◆ **PROBLEMS TO WORK ON**
• A. In the passage about laid-off restaurant workers, how much weekly rent does Todd Durante pay?
• B. Pick up the passage about laid-off restaurant workers after its final sentence and keep it going.

She’s trying to add gigs with food and grocery delivery while also volunteering to bring groceries to elderly people who don’t feel safe in a grocery store.
Everything feels like it’s in limbo. New York on Friday ordered hair and nail salons and other personal service shops to close.
Will Virginia be next?
Prete, a line cook at Don’t Look Back until last week, channeled his anxiety into helping organize a Facebook group and a fundraising page that would solicit emergency aid for the most struggling.
For people like Todd Durante, who washed dishes at Barrio Taqueria in the Fan District to afford the $135 weekly rent at a recovery house in the city.
The restaurant closed for dine-in Monday, and soon he was volunteering to help pass out free meals at city schools.
“This week, I’m OK. Next week, I’ll get my last check. After that, I don’t know,” said Durante, who was released from jail in January and isn’t sure where he’ll go if he can’t come up with the money. “I would say a homeless shelter, but I assume they’re pretty full at this point.”

◆ **SUPPLIED ENTRIES**
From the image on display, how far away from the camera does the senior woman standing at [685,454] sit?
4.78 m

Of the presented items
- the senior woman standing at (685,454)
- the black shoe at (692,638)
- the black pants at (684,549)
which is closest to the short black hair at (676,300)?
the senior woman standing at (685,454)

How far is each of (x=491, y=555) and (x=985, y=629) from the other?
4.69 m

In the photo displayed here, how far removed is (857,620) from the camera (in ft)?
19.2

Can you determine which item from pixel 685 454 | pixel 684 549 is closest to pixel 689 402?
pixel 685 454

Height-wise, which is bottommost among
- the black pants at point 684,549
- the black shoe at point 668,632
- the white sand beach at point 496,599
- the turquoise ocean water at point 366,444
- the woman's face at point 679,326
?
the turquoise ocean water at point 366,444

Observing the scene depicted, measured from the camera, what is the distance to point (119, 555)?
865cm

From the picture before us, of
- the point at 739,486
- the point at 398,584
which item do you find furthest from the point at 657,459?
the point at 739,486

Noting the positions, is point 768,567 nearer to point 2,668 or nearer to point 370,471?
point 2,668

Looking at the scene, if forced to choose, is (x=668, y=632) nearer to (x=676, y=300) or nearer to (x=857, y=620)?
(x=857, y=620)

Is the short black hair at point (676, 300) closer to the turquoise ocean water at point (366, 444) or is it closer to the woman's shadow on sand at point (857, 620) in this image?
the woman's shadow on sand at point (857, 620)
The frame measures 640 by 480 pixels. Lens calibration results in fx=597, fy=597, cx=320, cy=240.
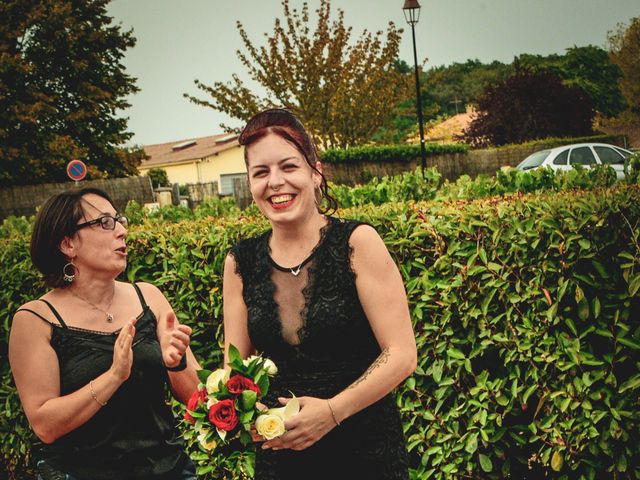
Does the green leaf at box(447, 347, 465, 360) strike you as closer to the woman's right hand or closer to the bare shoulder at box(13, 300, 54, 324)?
the woman's right hand

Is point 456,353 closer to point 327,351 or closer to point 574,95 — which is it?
point 327,351

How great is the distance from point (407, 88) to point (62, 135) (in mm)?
17658

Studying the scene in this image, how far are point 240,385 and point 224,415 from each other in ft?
0.35

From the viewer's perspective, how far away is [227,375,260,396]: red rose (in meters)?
1.93

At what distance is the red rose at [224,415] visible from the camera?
1879 millimetres

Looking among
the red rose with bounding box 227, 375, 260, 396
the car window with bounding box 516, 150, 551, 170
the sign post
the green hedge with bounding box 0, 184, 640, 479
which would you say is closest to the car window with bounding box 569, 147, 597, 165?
the car window with bounding box 516, 150, 551, 170

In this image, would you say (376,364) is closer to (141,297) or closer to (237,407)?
(237,407)

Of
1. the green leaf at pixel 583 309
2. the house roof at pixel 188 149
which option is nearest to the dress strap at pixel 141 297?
the green leaf at pixel 583 309

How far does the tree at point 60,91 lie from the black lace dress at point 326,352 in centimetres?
2820

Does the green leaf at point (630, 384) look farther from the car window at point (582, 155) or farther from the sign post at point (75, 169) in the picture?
the car window at point (582, 155)

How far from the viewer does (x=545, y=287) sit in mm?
3312

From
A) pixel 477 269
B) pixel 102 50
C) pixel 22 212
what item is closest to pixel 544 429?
pixel 477 269

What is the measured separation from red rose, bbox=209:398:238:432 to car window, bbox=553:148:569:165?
19438mm

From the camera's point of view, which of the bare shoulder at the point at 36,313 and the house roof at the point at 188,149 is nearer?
the bare shoulder at the point at 36,313
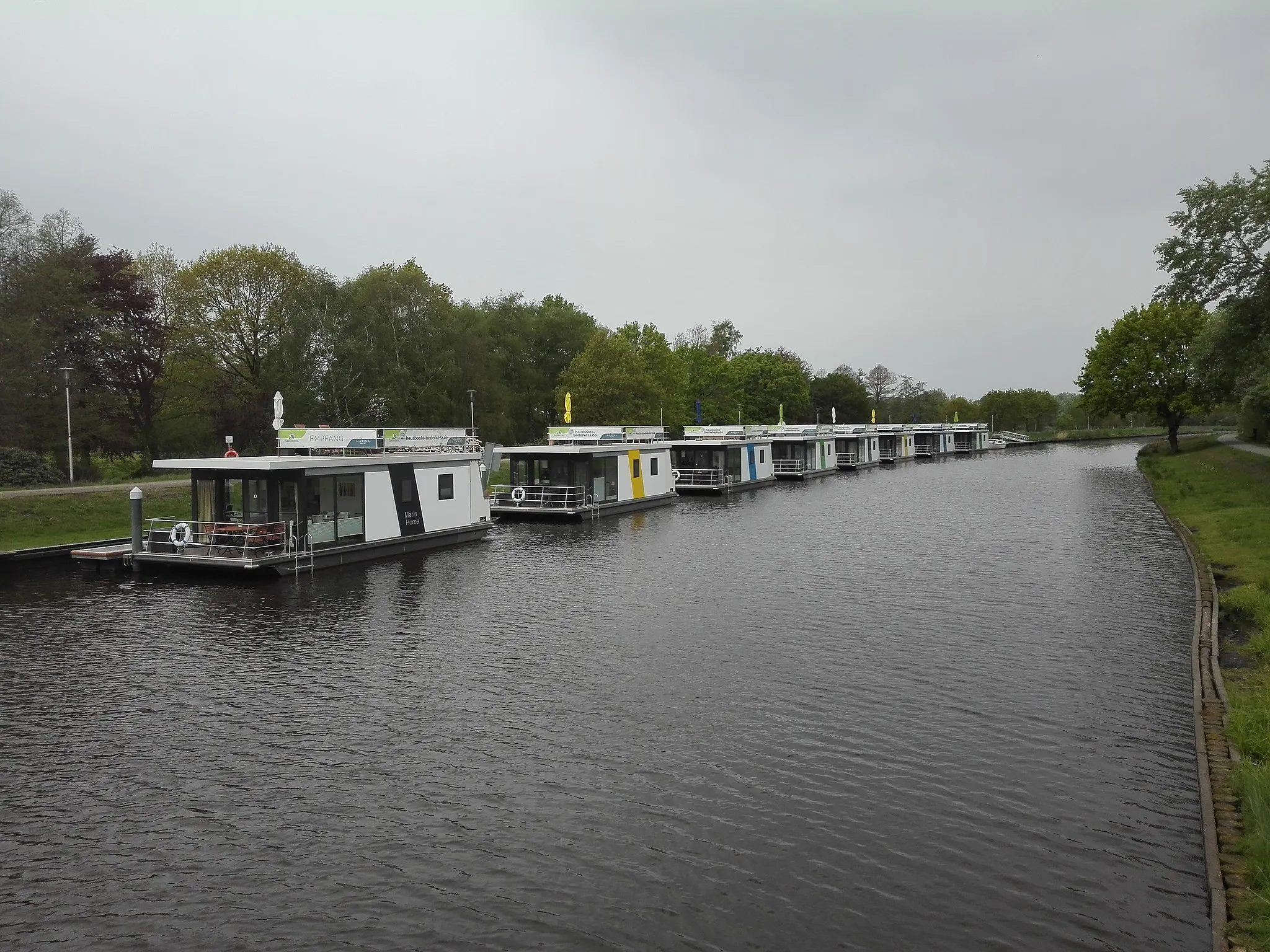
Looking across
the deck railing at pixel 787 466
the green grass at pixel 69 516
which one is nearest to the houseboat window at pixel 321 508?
the green grass at pixel 69 516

◆ **RESPONSES PER TASK**
• A. $135 a week at a recovery house in the city.

• B.
People had donated more than $4,800 by Saturday, and Prete was asking people to send information that would help determine who needed help.
Everyone, it seemed.
Within 24 hours, Prete had a list of more than $30,000 in needs, mainly from people who aren’t sure how they’ll pay rent.
“There’s no precedent for this. There’s nothing we can look at to know what to do, to know what to expect, to know what to plan for. It feels like the end of our world,” said Prete, who for now still has a side job shipping bicycles. “It feels so much bigger than just thinking about how I’m going to pay rent next.”
The city’s tight-knit restaurant community is reverberating with individual and collective efforts to provide hope and help, with sights set on a larger scale.
A bakery gave out free bread loaves to anyone who needed it. A hamburger joint set up a free drive-thru. Multiple GoFundMe accounts sprang up, and some people sent help directly to workers with payment apps like Cash or Venmo.
A virtual happy hour on Friday encouraged people to have a drink at home and text a donation as a tip that would go toward grants for struggling food service workers.
On Wednesday, Matthew Tlusty cooked a sit-down dinner for his employees at Saltbox in Willow Lawn, a private party of eight. They ate crab cakes, oysters and loup de mer, drank from the restaurant’s already opened wines and talked about preparing for an unpredictable future.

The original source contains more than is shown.